**** RECORD LIST ****

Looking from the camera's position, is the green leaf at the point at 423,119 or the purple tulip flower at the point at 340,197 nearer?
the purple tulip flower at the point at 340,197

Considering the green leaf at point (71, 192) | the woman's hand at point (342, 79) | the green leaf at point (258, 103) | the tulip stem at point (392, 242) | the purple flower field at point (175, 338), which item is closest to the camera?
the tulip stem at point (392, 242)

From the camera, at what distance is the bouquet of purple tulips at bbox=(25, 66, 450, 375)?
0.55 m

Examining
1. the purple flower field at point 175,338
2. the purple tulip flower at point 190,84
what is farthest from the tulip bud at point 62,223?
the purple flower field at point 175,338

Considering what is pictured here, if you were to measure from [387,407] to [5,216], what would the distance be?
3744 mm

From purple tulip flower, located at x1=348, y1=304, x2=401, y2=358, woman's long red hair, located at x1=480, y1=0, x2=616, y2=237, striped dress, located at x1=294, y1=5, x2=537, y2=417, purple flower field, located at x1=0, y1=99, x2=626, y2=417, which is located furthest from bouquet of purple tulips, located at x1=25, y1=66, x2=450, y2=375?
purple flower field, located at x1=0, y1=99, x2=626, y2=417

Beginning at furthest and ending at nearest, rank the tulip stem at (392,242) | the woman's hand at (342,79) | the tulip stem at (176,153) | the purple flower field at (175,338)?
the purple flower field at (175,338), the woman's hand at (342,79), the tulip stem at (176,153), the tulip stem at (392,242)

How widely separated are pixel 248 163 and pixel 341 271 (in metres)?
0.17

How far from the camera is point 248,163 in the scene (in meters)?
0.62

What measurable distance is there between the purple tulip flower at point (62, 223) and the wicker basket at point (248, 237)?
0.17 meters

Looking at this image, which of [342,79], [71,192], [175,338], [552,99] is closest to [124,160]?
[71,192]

****
**** RECORD LIST ****

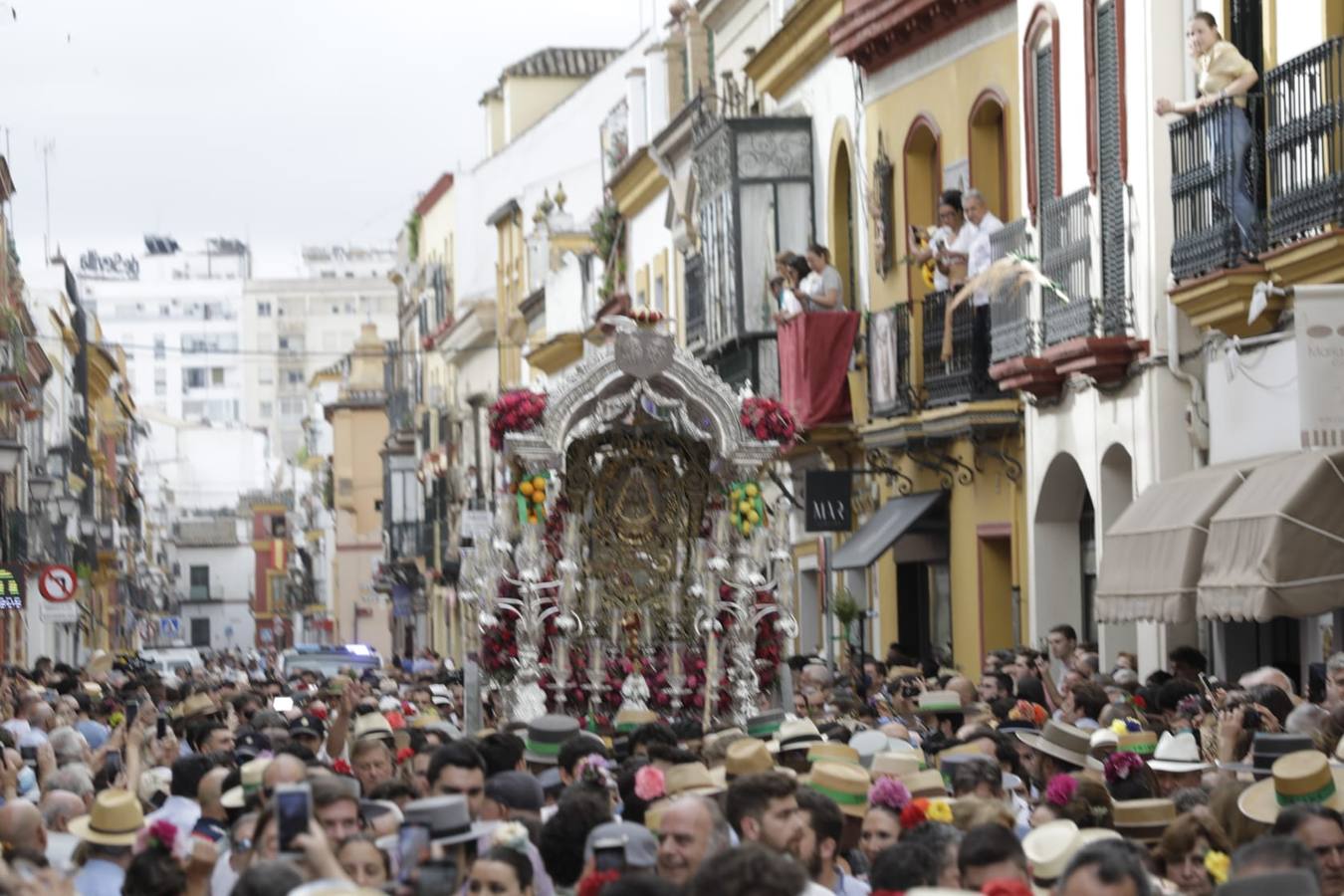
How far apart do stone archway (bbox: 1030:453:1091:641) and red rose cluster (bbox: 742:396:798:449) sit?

****

§ EXERCISE OBJECTIVE
Return, unchanged, the lines that start at the line containing "How widely separated" and stop after the line containing "0.17 meters".

§ EXERCISE OUTPUT
How widely separated are pixel 248 163 and pixel 341 271 (in metres)?
0.17

How far from the camera is point 248,163 in the scene (in meters)?
0.62

What measurable distance is there between the purple tulip flower at point (62, 223) and the wicker basket at point (248, 237)?
0.17 meters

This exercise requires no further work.